Extrait.
══════════
Dans un monde guidé par la vitesse, les bergers font l’éloge de la lenteur. Anthony Navon appartient à cette tribu des bergers-marcheurs. Parti de Méthamis dans le Vaucluse avec ses 150 brebis au début de l’été, il a rejoint le Vercors en trois semaines. Nous l’avons retrouvé sur son itinéraire bis.

Textes et photos : Anne-Lore Mesnage

À la frontière entre la Drôme et l’Isère, un paysage grandiose se déroule sous nos pieds jusqu’à atteindre à l’horizon le début des Alpes. Voilà dix jours que la transhumance a commencé.

On devine là tous les chemins cabossés qu’Anthony a dû emprunter avec son troupeau. Franchissant le Ventoux par la Combe Obscure, le troupeau a ensuite atteint le col des Lantons et de Soubeyran, pour rejoindre le Vercors. Au sommet, ce n’est plus 150, mais 1800 brebis que le berger garde quotidiennement.

Chaque année, quelques volontaires l’accompagnent sur sa route pour vivre la transhumance à pied. Perrine est originaire de Carpentras. C’est sa première expérience. Avec son âne Capucine, elle a foulé 150 km. Elle dit avoir réalisé une transhumance transitoire, marcher lui a permis de réfléchir à ses envies, et à ses intentions professionnelles.

Anthony n’est pas seulement berger, il est aussi herbassier, un éleveur sans terres qui fait paître son troupeau chez les autres. Il doit constamment anticiper le paysage et trouver des agriculteurs prêts à accueillir ses bêtes sur leurs terres en échange d’une tonte gracieuse de leurs prés.

Ce nomadisme d’altitude l’oblige à changer de cabane deux fois dans la saison. Chaque déménagement, même pénible, reste envisageable car Anthony sait se suffire de peu. En plus de son troupeau, il garde plus de 1000 bêtes que des éleveurs lui confient. Il fait partie des 40 bergers embauchés annuellement dans la Drôme, un statut qui leur assure le SMIC sur quatre mois de l’année.

En altitude, le berger est souvent contraint à une météo capricieuse. Il doit faire preuve d’une bonne capacité d’adaptation aux éléments et d’un moral d’acier. Anthony ne sait s’il pourra assumer son métier jusqu’à un âge avancé. D’autant qu’une vie de famille dans ces conditions demande une bonne dose d’organisation. Quand on évoque l’idée d’un retour à une vie sédentaire, il reste réticent tant il craint de regretter le luxe de la nature qui l’environne.

Anthony préfère garder secret l’adresse de sa cabane : La vie de berger attire beaucoup, mais je n’ai pas envie d’avoir un défilé de touristes sous mes fenêtres, explique-t-il. D’autant qu’il a dû détourner un chemin de grande randonnée qui passait à quelques mètres de son lieu de vie pour sécuriser le passage des randonneurs imprudents qui marchaient trop près des patous, ces chiens qui gardent les troupeaux.
══════════
Données fournies.
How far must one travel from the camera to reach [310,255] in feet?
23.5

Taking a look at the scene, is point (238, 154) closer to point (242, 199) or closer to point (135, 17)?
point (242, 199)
══════════
Consignes.
1) Traduisez en anglais la phrase suivante de l'extrait sur la transhumance : « Anthony n'est pas seulement berger, il est aussi herbassier, un éleveur sans terres qui fait paître son troupeau chez les autres. »
2) Dans l'extrait sur la transhumance, reformulez sous forme de liste le paragraphe qui commence par « Ce nomadisme d'altitude », en conservant ses informations principales.

Corrigé.
1) Anthony is not only a shepherd; he is also an herbassier, a landless livestock farmer who grazes his flock on other people's land.

2)
- Anthony change de cabane deux fois par saison en raison de ce nomadisme d'altitude.
- Chaque déménagement est pénible, mais reste possible, car il sait se suffire de peu.
- En plus de son propre troupeau, il garde plus de 1000 bêtes confiées par des éleveurs.
- Il fait partie des 40 bergers embauchés chaque année dans la Drôme.
- Ce statut leur garantit le SMIC pendant quatre mois de l'année.